RabbitMQ vs Apache Kafka
One of the first questions that pop up into my mind when reviewing Apache Kafka for the first time was “why do not use RabbitMQ?” (I have. more extensive experience with it). Over time, I discovered that this was not the right question, a more accurate one should be “what each service excels at?“. The second question is closer to the mentality we should have as software engineers.
The one sentence to remember when deciding is that RabbitMQ’s message broker design excelled in use cases that had specific routing needs and per-message guarantees, whereas Kafka’s append-only log allowed developers access to the stream history and more direct stream processing.
RabbitMQ seems better suited for long-running tasks when it is needed to run reliable background jobs. And for communication and integration within, and between applications, i.e as a middleman between microservices. While Apache Kafka seems ideal if a framework for storing, reading (re-reading), and analyzing streaming data is needed.
Some more concrete scenarios are:
- Apache Kafka:
- High-throughput activity tracking: Kafka can be used for a variety of high-volume, high-throughput activity-tracking applications. For example, you can use Kafka to track website activity (its original use case), ingest data from IoT sensors, monitor patients in hospital settings, or keep tabs on shipments.
- Stream processing: Kafka enables you to implement application logic based on streams of events. You might keep a running count of types of events or calculate an average value over the course of an event that lasts several minutes. For example, if you have an IoT application that incorporates automated thermometers, you could keep track of the average temperature over time and trigger alerts if readings deviate from a target temperature range.
- Event sourcing: Kafka can be used to support event sourcing, in which changes to an app state are stored as a sequence of events. So, for example, you might use Kafka with a banking app. If the account balance is somehow corrupted, you can recalculate the balance based on the stored history of transactions.

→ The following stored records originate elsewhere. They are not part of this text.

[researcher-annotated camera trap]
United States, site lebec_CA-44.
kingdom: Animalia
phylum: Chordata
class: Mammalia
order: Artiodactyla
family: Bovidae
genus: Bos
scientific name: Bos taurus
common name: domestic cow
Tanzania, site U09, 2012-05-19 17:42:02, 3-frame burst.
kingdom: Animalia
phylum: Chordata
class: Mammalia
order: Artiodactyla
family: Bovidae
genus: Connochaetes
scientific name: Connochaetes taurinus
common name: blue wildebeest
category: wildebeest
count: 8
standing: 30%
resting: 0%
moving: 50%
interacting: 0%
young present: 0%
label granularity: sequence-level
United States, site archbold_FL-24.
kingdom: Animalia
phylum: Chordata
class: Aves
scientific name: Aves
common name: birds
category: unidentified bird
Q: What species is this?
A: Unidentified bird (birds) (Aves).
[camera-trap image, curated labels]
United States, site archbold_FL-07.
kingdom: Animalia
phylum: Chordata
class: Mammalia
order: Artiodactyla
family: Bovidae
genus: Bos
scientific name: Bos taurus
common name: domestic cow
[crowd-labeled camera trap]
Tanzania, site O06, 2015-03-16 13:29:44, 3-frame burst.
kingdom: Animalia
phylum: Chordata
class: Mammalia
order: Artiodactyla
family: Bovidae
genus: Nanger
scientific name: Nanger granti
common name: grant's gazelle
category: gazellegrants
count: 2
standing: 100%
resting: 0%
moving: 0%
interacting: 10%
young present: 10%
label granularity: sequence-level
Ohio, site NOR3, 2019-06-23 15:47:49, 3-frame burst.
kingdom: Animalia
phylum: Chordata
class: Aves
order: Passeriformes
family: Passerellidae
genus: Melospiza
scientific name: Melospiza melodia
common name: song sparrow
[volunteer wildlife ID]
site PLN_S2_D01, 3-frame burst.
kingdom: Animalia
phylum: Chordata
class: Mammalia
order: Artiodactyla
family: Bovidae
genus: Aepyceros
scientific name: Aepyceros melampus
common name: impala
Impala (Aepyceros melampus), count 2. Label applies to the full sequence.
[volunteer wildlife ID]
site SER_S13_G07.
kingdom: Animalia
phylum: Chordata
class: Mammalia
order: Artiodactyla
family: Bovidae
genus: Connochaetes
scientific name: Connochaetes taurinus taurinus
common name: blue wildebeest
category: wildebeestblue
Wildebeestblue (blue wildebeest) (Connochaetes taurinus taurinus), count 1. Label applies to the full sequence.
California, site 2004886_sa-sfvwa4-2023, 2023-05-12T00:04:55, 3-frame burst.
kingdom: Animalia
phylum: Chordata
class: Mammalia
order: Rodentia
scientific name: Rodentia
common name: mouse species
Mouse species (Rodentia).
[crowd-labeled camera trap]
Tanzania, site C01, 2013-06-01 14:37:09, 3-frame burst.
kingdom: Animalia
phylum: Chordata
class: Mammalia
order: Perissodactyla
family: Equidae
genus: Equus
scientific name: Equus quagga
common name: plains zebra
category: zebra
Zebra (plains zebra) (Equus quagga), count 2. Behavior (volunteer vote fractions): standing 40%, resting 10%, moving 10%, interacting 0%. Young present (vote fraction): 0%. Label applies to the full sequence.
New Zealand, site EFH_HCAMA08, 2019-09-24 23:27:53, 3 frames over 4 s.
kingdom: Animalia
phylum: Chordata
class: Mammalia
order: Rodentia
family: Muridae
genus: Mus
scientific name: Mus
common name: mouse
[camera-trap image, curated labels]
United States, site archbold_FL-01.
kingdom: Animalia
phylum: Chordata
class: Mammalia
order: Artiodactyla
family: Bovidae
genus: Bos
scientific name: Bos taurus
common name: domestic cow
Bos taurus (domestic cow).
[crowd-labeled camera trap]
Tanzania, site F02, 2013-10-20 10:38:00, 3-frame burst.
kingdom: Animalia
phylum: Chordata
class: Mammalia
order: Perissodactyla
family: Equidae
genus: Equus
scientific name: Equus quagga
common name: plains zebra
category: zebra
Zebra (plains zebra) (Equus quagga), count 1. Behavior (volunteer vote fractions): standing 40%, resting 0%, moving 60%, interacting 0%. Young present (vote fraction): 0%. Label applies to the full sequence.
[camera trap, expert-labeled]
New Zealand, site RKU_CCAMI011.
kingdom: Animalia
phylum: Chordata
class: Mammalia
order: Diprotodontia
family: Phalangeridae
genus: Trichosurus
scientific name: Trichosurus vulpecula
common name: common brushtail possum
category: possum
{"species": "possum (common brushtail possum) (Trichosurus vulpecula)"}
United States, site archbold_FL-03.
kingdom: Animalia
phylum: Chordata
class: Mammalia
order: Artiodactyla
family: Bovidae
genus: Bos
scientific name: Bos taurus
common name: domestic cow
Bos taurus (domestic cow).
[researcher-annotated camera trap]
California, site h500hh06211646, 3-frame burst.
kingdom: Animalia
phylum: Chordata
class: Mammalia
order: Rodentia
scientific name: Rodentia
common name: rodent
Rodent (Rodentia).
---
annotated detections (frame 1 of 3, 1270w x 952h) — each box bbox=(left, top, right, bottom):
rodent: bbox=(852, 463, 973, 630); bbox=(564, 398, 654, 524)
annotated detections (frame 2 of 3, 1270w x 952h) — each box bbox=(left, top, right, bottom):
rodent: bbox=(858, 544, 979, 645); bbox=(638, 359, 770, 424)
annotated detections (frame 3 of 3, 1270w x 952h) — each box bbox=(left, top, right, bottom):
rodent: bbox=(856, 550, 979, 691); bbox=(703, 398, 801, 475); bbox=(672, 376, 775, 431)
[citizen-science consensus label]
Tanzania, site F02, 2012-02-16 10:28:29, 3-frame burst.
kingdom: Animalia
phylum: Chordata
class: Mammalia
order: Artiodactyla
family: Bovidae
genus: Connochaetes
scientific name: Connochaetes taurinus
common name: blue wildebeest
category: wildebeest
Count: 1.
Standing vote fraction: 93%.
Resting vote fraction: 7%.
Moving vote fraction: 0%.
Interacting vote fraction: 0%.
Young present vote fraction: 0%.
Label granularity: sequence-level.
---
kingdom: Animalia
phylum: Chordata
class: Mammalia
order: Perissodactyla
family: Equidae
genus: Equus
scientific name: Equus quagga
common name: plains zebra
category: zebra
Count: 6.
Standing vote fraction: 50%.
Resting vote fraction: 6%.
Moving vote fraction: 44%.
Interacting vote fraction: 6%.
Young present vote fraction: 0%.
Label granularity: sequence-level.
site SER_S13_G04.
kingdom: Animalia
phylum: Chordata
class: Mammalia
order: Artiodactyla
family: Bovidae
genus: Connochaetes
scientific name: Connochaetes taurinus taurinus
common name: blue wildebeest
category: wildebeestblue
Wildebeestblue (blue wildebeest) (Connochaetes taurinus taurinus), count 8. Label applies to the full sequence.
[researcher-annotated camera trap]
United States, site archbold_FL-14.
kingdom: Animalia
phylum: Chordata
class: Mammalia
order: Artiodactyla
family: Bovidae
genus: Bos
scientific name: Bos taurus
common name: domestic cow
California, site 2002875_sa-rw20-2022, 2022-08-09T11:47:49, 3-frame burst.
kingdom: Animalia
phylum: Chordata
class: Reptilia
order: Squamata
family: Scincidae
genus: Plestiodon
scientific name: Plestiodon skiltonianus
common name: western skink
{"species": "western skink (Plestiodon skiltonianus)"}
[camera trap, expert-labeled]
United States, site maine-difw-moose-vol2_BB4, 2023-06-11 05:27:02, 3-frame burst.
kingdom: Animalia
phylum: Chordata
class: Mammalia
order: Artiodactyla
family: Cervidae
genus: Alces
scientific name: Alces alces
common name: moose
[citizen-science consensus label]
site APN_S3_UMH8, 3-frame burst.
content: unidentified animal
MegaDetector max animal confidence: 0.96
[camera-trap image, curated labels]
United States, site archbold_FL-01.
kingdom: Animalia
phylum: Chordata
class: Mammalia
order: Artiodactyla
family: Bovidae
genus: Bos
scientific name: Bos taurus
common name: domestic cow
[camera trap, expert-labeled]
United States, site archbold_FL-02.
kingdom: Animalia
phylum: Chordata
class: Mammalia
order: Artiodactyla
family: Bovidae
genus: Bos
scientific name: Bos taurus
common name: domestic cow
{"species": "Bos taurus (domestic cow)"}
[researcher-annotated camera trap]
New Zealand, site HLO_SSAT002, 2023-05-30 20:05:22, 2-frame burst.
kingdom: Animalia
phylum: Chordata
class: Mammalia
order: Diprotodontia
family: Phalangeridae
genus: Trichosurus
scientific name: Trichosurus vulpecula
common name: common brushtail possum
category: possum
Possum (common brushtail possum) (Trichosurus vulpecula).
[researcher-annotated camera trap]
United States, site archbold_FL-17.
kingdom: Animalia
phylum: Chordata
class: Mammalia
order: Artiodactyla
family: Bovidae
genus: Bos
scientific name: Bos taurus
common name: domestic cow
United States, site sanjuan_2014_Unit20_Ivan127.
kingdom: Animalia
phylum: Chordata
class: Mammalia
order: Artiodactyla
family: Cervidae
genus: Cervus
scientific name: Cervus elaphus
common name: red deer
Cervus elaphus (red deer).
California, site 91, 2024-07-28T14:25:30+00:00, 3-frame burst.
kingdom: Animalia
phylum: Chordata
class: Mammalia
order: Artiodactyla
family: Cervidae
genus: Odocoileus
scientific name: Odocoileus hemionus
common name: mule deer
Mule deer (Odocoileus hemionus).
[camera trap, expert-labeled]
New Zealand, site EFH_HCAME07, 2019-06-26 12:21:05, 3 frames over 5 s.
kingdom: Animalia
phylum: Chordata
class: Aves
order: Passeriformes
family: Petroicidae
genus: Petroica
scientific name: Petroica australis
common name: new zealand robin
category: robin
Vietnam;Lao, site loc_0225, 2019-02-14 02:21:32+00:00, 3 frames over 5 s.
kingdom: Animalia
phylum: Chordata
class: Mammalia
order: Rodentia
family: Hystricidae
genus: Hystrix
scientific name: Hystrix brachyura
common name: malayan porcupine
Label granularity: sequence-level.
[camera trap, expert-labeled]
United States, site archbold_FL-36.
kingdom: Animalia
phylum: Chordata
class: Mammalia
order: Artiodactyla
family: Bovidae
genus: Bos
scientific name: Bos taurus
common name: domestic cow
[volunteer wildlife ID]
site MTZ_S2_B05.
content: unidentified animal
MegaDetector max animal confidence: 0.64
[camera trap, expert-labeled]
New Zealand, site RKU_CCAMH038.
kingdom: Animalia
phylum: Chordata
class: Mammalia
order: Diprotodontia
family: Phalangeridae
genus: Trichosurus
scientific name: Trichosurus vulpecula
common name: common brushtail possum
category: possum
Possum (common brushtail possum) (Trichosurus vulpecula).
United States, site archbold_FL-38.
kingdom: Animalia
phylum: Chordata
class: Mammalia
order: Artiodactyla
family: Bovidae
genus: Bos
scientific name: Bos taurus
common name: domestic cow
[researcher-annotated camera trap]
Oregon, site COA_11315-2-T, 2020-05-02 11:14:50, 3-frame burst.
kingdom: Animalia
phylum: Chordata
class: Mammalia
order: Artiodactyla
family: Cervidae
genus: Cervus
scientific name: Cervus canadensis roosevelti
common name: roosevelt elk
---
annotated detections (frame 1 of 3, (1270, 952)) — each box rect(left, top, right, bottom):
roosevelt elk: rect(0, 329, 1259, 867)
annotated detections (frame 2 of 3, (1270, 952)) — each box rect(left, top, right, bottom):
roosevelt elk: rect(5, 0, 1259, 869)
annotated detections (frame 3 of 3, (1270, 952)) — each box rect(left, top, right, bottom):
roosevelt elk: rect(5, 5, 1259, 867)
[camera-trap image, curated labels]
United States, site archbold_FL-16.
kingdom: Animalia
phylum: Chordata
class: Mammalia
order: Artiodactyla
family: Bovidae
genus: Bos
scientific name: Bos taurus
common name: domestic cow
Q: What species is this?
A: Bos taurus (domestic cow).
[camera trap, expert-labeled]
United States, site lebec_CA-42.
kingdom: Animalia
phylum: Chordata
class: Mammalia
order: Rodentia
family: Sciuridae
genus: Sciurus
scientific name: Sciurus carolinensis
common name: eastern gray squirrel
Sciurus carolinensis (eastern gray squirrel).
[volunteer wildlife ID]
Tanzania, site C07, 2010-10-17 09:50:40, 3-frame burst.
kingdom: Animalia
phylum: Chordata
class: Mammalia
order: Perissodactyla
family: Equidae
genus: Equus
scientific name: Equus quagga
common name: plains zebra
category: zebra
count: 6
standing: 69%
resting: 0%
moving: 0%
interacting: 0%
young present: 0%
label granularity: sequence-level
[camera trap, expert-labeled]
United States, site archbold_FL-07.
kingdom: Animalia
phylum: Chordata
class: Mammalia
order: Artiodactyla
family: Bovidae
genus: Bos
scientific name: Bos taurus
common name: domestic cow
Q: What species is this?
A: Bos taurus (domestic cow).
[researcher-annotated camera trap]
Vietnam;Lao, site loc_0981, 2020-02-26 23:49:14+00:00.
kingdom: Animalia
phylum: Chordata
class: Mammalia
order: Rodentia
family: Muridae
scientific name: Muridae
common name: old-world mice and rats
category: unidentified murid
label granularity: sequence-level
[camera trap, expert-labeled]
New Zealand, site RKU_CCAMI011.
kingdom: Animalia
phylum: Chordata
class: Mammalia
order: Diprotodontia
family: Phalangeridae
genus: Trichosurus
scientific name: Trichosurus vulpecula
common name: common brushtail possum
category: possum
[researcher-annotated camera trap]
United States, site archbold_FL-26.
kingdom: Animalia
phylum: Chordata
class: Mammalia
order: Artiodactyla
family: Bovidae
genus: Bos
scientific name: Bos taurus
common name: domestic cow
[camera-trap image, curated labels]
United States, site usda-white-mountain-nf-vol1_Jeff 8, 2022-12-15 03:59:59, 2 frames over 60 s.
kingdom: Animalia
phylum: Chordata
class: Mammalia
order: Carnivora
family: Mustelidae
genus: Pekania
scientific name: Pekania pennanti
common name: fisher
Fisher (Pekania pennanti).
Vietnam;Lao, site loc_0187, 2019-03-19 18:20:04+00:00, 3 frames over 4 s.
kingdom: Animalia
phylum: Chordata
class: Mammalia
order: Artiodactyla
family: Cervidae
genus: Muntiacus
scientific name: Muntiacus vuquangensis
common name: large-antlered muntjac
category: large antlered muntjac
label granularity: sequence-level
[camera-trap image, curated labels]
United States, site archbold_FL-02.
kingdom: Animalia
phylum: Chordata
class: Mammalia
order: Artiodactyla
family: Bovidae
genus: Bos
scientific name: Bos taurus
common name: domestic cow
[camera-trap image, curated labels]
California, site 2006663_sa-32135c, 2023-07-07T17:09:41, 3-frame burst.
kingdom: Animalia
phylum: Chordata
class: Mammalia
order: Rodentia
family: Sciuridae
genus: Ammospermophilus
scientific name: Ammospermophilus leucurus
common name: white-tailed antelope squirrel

- Log aggregation: Similar to event sourcing, you can use Kafka to collect log files and store them in a centralized place. These stored log files can then provide a single source of truth for your app.
- Complex routing: RabbitMQ can be the best fit when you need to route messages among multiple consuming apps, such as in a microservices architecture. RabbitMQ consistent hash exchange can be used to balance load processing across a distributed monitoring service, for example. Alternative exchanges can also be used to route a portion of events to specific services for A/B testing.
- Legacy applications: Using available plug-ins (or developing your own), you can deploy RabbitMQ as a way to connect consumer apps with legacy apps. For example, you can use a Java Message Service (JMS) plug-in and JMS client library to communicate with JMS apps.
Apache Kafka installation (on macOS)
The articles are going to be focused on a macOS system, but steps to install Apache Kafka in other systems should be easy enough, and the rest of the concepts should be indistinguishable from one system to another.
We are going to install Apache Kafka using Homebrew, a package manager for macOS. The installation is as simple as running:
brew install kafka
This command will install two services on our system:
- Apache Kafka
We can run them as services using the Homebrew commands ‘brew services’ (similar to the ‘systemctl’ if you are a Linux user), or execute them manually.
To run them as services:
brew services start zookeeper brew services start kafka
To run them manually:
zookeeper-server-start /usr/local/etc/kafka/zookeeper.properties kafka-server-start /usr/local/etc/kafka/server.properties
Everything should work out of the box. With this, we will have a simple Apache Kafka server running locally.
I have seen some people having connection problems when starting Apache Kafka, if this happens, we can edit the file ‘
/usr/local/etc/kafka/server.properties‘, find the line ‘
#listeners=PLAINTEXT://:9092‘, uncommented and run it again.
With these steps, we should be ready to start making some progress.